- TEXT DES DOKUMENTS

▬▬▬

Am schlechtesten bewerten Tischler die Qualität ihrer Ausbildung, gefolgt von zahnmedizinischen Fachangestellten und Friseuren. Am zufriedensten zeigten sich demgegenüber Verwaltungsfachangestellte, Mechatroniker und Industriemechaniker. Bewertet wurden dabei Arbeitszeiten, Bezahlung sowie die fachliche Qualität der Ausbildung. »Nach wie vor gibt es große Probleme bei der Qualität der Ausbildung. Deshalb muss die Bundesregierung endlich das Berufsbildungsgesetz reformieren, die Mindestausbildungsvergütung einführen und die Qualifizierungs- und Weiterbildungsmöglichkeiten der Ausbilder in den Betrieben verbessern«, fordert Hannack. Das Berufsbildungsgesetz regelt zentrale Fragen rund um die Ausbildung, von den Rechten der Auszubildenden über die Eignung von Ausbildungsstätten. Im aktuellen Koalitionsvertrag hat die Bundesregierung eine Novellierung vereinbart.

▬▬▬

- DATENSÄTZE

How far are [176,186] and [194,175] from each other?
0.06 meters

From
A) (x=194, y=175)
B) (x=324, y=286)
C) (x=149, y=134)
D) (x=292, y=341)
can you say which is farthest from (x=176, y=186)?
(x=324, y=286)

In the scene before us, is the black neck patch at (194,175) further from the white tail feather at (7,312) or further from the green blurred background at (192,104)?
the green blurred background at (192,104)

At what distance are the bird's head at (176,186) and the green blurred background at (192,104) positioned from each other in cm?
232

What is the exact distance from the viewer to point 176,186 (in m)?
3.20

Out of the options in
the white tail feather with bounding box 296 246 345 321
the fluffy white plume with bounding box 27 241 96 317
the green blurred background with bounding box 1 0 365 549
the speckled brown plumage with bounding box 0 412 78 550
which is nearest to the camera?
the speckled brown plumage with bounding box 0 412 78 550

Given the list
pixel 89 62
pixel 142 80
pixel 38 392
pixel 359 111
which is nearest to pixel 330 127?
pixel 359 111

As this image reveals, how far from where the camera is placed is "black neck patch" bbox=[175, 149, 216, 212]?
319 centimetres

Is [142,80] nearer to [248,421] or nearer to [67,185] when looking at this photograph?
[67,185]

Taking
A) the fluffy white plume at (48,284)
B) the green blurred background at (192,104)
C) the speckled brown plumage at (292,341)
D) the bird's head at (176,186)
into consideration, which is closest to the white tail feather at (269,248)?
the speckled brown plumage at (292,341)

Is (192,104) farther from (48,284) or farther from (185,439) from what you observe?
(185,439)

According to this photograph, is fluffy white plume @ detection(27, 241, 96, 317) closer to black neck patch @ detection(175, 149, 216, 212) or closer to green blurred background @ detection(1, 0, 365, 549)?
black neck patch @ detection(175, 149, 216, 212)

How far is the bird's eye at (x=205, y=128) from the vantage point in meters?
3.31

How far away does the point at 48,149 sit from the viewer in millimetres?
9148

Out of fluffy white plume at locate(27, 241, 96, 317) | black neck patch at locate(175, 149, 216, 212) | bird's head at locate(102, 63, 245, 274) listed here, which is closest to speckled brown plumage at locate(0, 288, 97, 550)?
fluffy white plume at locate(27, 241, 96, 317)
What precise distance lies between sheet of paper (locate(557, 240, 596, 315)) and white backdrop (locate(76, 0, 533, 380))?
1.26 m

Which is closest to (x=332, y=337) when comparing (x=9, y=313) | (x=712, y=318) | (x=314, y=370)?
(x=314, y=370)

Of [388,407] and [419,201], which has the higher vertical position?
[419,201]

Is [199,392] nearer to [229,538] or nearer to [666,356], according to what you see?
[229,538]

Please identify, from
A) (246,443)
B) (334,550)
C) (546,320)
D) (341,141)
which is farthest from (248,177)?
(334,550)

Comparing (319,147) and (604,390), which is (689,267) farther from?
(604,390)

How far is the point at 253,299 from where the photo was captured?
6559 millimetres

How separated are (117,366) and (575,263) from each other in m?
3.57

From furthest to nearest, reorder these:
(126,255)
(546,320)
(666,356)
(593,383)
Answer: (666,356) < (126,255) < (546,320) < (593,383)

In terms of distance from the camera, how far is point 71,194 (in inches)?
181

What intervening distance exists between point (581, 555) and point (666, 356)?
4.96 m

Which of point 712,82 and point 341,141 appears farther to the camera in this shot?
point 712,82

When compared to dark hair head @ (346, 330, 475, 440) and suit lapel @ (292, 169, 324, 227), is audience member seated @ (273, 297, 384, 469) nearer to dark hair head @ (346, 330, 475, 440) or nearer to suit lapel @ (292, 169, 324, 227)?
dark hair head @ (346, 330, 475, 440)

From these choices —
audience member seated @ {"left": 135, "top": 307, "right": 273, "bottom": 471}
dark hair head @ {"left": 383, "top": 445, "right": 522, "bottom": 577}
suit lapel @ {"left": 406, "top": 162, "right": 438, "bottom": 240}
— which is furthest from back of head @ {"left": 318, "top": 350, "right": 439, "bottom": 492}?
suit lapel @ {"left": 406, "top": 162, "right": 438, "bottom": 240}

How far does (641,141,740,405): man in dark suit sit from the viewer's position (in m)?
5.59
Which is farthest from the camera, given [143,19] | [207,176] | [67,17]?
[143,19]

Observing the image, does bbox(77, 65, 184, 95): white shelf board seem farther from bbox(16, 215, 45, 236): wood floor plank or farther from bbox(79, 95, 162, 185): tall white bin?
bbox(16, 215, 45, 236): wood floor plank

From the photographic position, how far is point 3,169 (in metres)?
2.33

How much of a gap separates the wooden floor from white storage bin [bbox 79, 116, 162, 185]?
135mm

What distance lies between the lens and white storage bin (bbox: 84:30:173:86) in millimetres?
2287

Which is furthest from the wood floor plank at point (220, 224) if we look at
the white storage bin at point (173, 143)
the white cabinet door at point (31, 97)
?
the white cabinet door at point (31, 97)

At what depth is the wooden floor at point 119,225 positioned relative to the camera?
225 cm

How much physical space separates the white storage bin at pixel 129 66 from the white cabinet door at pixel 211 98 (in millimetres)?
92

▬▬▬

- DEINE AUFGABEN
(A) Wiederhole die Zeilen der Datensätze wortgetreu, beginnend mit der Zeile, die „When compared to“ enthält, und endend mit dem Schluss der Datensätze, beide Enden eingeschlossen.
(B) Schreibe den Text über die Qualität der Berufsausbildung nach seinem letzten Satz weiter.

- ANTWORTEN JE AUFGABE
(A)
When compared to dark hair head @ (346, 330, 475, 440) and suit lapel @ (292, 169, 324, 227), is audience member seated @ (273, 297, 384, 469) nearer to dark hair head @ (346, 330, 475, 440) or nearer to suit lapel @ (292, 169, 324, 227)?
dark hair head @ (346, 330, 475, 440)

From these choices —
audience member seated @ {"left": 135, "top": 307, "right": 273, "bottom": 471}
dark hair head @ {"left": 383, "top": 445, "right": 522, "bottom": 577}
suit lapel @ {"left": 406, "top": 162, "right": 438, "bottom": 240}
— which is furthest from back of head @ {"left": 318, "top": 350, "right": 439, "bottom": 492}?
suit lapel @ {"left": 406, "top": 162, "right": 438, "bottom": 240}

How far does (641,141,740,405): man in dark suit sit from the viewer's position (in m)?
5.59
Which is farthest from the camera, given [143,19] | [207,176] | [67,17]?
[143,19]

Observing the image, does bbox(77, 65, 184, 95): white shelf board seem farther from bbox(16, 215, 45, 236): wood floor plank or farther from bbox(79, 95, 162, 185): tall white bin?
bbox(16, 215, 45, 236): wood floor plank

From the photographic position, how far is point 3,169 (in metres)?
2.33

How much of a gap separates the wooden floor from white storage bin [bbox 79, 116, 162, 185]?
135mm

What distance lies between the lens and white storage bin (bbox: 84:30:173:86) in millimetres?
2287

Which is furthest from the wood floor plank at point (220, 224) if we look at
the white storage bin at point (173, 143)
the white cabinet door at point (31, 97)
?
the white cabinet door at point (31, 97)

At what depth is the wooden floor at point 119,225 positioned relative to the camera?
225 cm

How much physical space separates the white storage bin at pixel 129 66 from the white cabinet door at pixel 211 98 (in millimetres)?
92

(B)
Besonderer Fokus des Ausbildungsreports, an dem sich knapp 15 000 Azubis aus den 25 häufigsten Ausbildungsberufen beteiligten, war in diesem Jahr das Thema Arbeitszeit. Dabei beklagt der DGB einen zunehmenden Flexibilisierungsdruck auf die jungen Menschen. So muss mehr als ein Drittel der Auszubildenden regelmäßig Überstunden machen. Über die Hälfte der Lehrlinge muss außerdem auch nach Feierabend für den Betrieb mobil erreichbar sein und jeder Vierte macht Schichtarbeit. Trotzdem ist der Großteil der Auszubildenden (70,2 Prozent) mit ihrer Lehre zufrieden. Das klingt nach viel, ist allerdings der niedrigste Wert seit Beginn der jährlichen Erhebungen vor 13 Jahren.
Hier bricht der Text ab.